HAPMIXMAP

a program to model HapMap haplotypes using tag SNP genotype data

Using HAPMIXMAP to test all loci in a candidate gene in which tag SNPs have been typed in cases and controls

Data files

The dataset consists of a case-control study in which 1000 individuals of European ancestry were typed at 9 SNPs in a candidate gene on chromosome 7. These 9 SNPs were chosen as tag SNPs, using the program TAGGER, based on an early version of the HapMap. There are four files in the 'data' directory:

dn_loci.txt - a locusfile containing loci around the region typed.
dn_genotypes.txt - a genotypesfile containing CEU (European) HapMap genotypes for the loci in the locusfile.
CaseControlGenotypes - a ccgenotypesfile with genotypes for the case-control individuals.
outcome.txt - a binary outcomevarfile containing case/control indicators for the typed individuals.

These files are already prepared for analysis by HAPMIXMAP. To produce them, the following steps are required. See here for details on file formats.

WHAT TO DO
Continue the HAPMIXMAP page after its final sentence by setting out the steps it says are required to produce the four data files.

Saved entries:

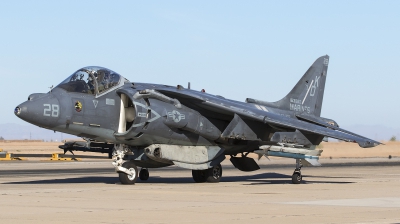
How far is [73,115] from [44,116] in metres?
0.91

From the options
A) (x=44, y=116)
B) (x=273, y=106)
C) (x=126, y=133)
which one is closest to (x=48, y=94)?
(x=44, y=116)

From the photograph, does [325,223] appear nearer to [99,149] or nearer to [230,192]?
[230,192]

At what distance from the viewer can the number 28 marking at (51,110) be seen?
16.3 metres

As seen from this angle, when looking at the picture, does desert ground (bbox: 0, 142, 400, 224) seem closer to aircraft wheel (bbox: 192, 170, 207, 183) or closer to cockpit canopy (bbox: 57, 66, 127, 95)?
cockpit canopy (bbox: 57, 66, 127, 95)

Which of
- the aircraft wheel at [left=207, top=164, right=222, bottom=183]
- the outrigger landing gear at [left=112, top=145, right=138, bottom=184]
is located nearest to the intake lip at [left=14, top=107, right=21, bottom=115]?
the outrigger landing gear at [left=112, top=145, right=138, bottom=184]

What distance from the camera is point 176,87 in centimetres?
1966

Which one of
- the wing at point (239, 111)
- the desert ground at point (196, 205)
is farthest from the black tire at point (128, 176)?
the wing at point (239, 111)

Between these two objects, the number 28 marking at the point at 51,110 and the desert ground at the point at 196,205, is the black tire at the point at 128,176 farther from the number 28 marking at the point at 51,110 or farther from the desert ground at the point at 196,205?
the number 28 marking at the point at 51,110

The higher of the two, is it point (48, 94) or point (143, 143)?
point (48, 94)

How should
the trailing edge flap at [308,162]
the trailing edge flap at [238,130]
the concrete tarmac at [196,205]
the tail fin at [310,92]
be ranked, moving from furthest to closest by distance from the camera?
the tail fin at [310,92] → the trailing edge flap at [308,162] → the trailing edge flap at [238,130] → the concrete tarmac at [196,205]

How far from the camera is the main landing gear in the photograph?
20609 millimetres

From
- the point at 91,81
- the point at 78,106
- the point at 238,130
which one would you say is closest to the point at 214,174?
the point at 238,130

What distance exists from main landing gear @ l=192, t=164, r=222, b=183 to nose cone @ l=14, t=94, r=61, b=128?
567cm

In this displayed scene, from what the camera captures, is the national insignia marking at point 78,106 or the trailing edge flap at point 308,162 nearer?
the national insignia marking at point 78,106
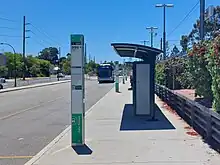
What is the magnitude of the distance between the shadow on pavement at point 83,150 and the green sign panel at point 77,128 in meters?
0.22

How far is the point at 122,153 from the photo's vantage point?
8352 mm

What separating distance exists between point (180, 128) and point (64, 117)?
19.8 feet

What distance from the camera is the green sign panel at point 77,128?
9422 mm

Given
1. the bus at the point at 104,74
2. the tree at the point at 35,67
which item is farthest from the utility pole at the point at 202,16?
the tree at the point at 35,67

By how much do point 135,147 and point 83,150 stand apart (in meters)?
1.19

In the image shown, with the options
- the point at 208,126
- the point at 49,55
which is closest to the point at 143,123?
the point at 208,126

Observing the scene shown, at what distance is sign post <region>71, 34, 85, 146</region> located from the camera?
31.0ft

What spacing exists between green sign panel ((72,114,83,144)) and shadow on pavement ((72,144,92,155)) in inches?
8.7

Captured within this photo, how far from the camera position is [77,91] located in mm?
9570

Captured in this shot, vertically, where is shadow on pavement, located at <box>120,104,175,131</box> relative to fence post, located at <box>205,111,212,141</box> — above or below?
below

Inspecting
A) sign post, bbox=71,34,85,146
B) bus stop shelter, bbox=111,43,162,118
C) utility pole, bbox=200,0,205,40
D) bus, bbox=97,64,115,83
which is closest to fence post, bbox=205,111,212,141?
sign post, bbox=71,34,85,146

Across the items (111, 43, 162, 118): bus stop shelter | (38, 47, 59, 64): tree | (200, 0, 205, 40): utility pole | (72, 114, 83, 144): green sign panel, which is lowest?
(72, 114, 83, 144): green sign panel

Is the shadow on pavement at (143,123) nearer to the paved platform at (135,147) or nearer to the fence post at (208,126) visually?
the paved platform at (135,147)

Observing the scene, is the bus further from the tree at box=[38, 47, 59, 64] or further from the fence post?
the tree at box=[38, 47, 59, 64]
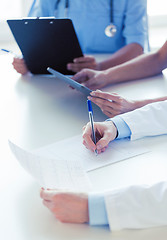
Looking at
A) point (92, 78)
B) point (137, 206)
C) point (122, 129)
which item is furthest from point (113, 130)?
point (92, 78)

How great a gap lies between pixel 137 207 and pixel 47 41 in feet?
3.15

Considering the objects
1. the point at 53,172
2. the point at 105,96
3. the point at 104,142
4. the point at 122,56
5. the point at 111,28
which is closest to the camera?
the point at 53,172

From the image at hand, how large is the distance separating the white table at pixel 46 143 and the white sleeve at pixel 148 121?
25mm

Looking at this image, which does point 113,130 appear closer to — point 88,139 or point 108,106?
point 88,139

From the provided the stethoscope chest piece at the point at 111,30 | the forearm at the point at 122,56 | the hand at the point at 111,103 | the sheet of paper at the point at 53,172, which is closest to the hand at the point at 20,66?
the forearm at the point at 122,56

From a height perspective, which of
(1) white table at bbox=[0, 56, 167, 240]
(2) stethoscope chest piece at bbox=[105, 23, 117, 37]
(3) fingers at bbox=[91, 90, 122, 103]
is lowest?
(1) white table at bbox=[0, 56, 167, 240]

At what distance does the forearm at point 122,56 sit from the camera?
167cm

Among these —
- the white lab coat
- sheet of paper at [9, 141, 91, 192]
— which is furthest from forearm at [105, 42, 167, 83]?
the white lab coat

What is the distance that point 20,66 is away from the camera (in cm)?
165

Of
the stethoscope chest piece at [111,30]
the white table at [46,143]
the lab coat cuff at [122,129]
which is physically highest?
the stethoscope chest piece at [111,30]

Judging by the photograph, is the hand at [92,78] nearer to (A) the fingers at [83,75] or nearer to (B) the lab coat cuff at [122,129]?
(A) the fingers at [83,75]

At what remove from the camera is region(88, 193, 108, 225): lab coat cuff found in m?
0.67

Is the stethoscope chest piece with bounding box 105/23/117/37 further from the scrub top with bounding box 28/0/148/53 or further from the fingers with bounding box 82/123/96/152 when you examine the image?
the fingers with bounding box 82/123/96/152

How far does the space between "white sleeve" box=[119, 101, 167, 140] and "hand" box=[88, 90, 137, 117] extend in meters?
0.11
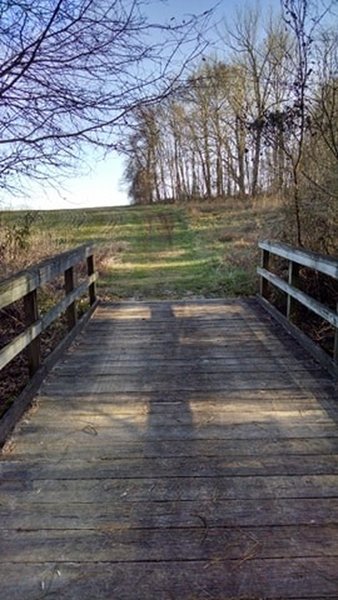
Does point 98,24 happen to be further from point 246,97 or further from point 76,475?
point 246,97

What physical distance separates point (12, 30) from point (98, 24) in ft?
1.94

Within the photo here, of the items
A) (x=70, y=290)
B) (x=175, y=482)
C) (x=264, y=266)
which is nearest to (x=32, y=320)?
(x=70, y=290)

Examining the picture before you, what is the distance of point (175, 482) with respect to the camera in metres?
2.39

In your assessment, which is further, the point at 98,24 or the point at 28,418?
the point at 98,24

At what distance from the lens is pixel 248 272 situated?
862 cm

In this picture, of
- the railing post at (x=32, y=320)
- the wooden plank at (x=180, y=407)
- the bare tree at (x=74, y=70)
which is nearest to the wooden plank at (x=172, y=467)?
the wooden plank at (x=180, y=407)

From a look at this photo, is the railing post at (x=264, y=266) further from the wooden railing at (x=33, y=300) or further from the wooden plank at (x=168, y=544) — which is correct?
the wooden plank at (x=168, y=544)

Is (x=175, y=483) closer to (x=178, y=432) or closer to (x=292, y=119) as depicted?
(x=178, y=432)

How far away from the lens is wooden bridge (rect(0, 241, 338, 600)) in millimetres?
1790

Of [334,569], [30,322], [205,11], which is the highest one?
[205,11]

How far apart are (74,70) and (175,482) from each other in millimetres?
2907

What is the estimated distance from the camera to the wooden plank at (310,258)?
372 centimetres

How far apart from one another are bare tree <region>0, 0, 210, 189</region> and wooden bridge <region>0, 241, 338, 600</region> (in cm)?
182

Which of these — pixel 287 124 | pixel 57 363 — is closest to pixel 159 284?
pixel 287 124
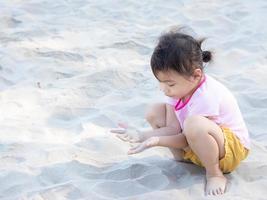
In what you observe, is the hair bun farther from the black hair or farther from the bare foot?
the bare foot

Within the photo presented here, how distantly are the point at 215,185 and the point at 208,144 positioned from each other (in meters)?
0.17

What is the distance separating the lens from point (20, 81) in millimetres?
3703

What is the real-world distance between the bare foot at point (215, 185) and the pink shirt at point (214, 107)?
7.3 inches

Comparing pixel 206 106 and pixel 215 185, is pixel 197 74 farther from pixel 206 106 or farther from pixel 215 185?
pixel 215 185

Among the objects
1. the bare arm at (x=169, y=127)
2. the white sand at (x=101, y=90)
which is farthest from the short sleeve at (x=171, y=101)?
the white sand at (x=101, y=90)

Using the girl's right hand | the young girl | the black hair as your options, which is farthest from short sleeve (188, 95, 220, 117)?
the girl's right hand

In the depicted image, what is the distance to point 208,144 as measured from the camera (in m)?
2.31

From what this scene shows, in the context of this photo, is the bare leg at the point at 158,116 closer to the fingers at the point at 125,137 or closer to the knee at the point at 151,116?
the knee at the point at 151,116

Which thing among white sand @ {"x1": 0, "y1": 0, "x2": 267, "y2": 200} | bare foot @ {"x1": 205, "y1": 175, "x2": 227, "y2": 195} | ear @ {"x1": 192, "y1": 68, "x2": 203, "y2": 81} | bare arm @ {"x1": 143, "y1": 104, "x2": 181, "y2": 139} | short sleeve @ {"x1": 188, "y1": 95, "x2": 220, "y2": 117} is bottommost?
white sand @ {"x1": 0, "y1": 0, "x2": 267, "y2": 200}

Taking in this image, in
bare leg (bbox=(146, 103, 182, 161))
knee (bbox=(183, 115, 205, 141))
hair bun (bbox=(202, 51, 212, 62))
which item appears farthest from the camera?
bare leg (bbox=(146, 103, 182, 161))

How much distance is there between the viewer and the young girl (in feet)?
7.59

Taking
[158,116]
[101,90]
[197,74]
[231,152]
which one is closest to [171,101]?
[158,116]

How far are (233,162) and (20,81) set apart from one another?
173cm

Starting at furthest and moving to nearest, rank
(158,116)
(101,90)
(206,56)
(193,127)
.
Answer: (101,90)
(158,116)
(206,56)
(193,127)
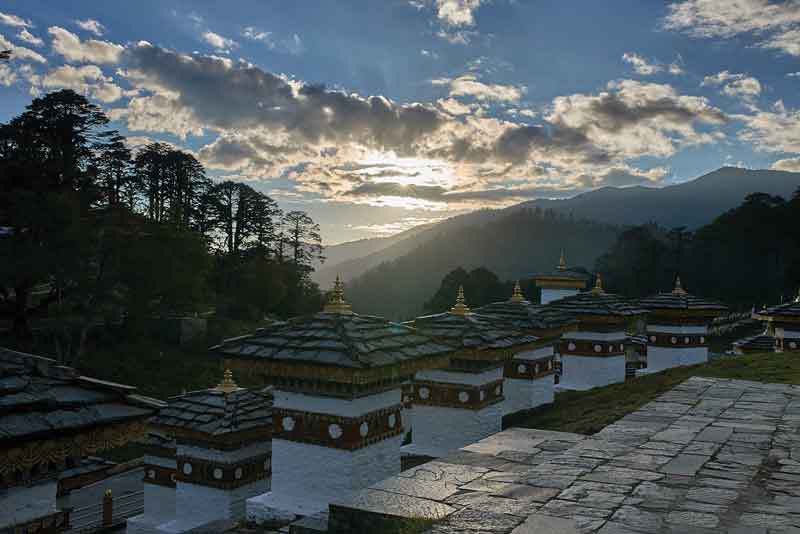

TASK RESULT
Download the HapMap haploid data file for the chromosome containing the SNPs and the continental group that was sampled in the case-control study
Extract all hapmap data for the region containing the typed SNPs, including 100 kb on either side of the sequence of typed loci, and write out this file in HAPMIXMAP format. For this example, we obtain a file of 298 loci spanning 160 kb.
Write a table of these loci in HAPMIXMAP format.
Drop any loci from the raw genotypes file that are not matched in the HapMap. Recode the alleles in the raw genotypes file so that the numeric coding corresponds to that in the HapMap database, sort by map position, and write file genotypes.txt in HAPMIXMAP format
Write a file containing values of the outcome variable.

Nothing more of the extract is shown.